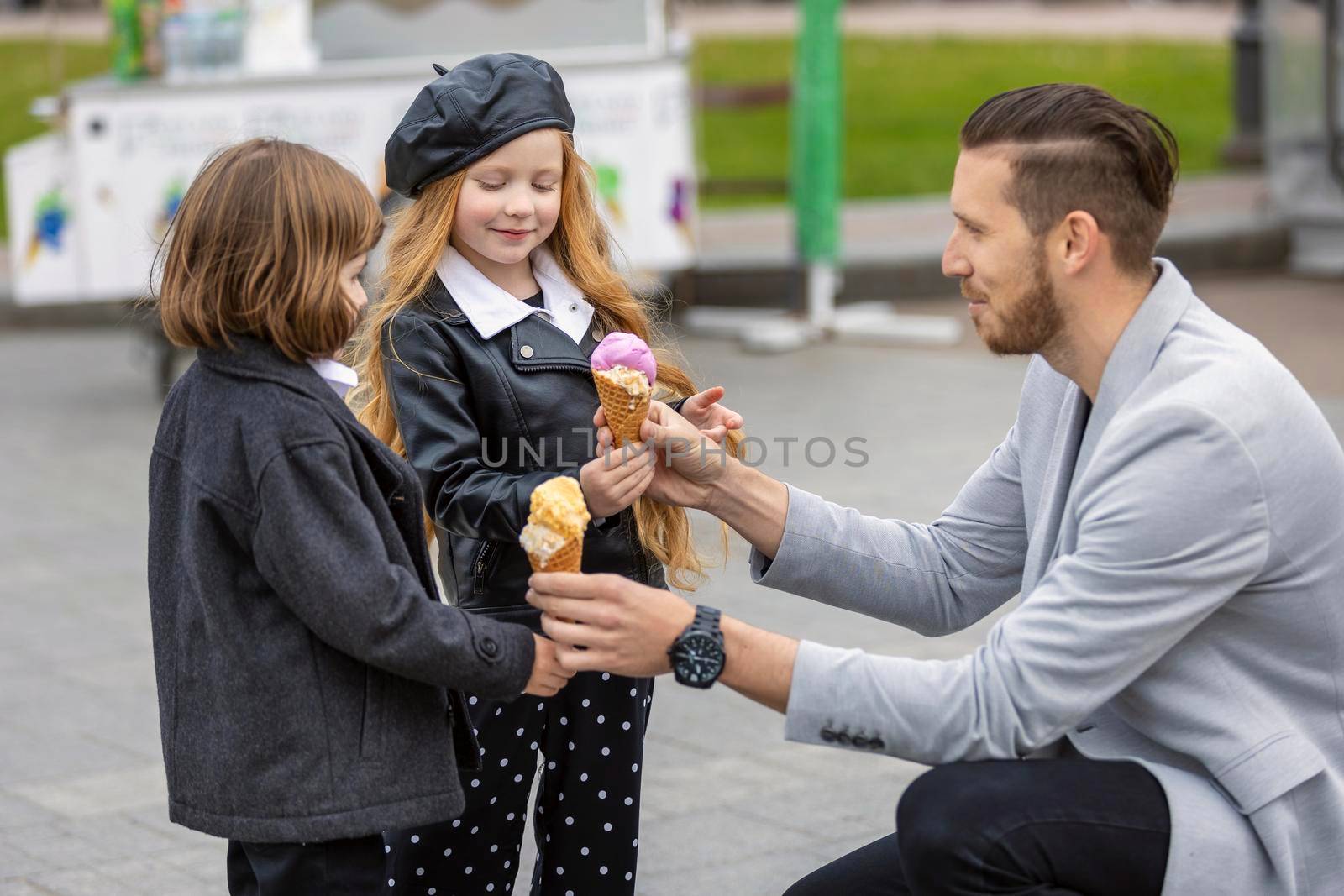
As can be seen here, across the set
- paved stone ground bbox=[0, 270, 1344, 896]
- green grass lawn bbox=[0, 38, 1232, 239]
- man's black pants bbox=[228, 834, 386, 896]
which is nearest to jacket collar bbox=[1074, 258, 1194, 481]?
man's black pants bbox=[228, 834, 386, 896]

**What you have to do:** Turn every line of the material above into a numbered list, skipping any blank lines and leaving out the pictures.

**Right answer:**
1. As can be seen here, across the set
2. - paved stone ground bbox=[0, 270, 1344, 896]
3. - green grass lawn bbox=[0, 38, 1232, 239]
4. - man's black pants bbox=[228, 834, 386, 896]
5. which is nearest to jacket collar bbox=[1074, 258, 1194, 481]?
6. man's black pants bbox=[228, 834, 386, 896]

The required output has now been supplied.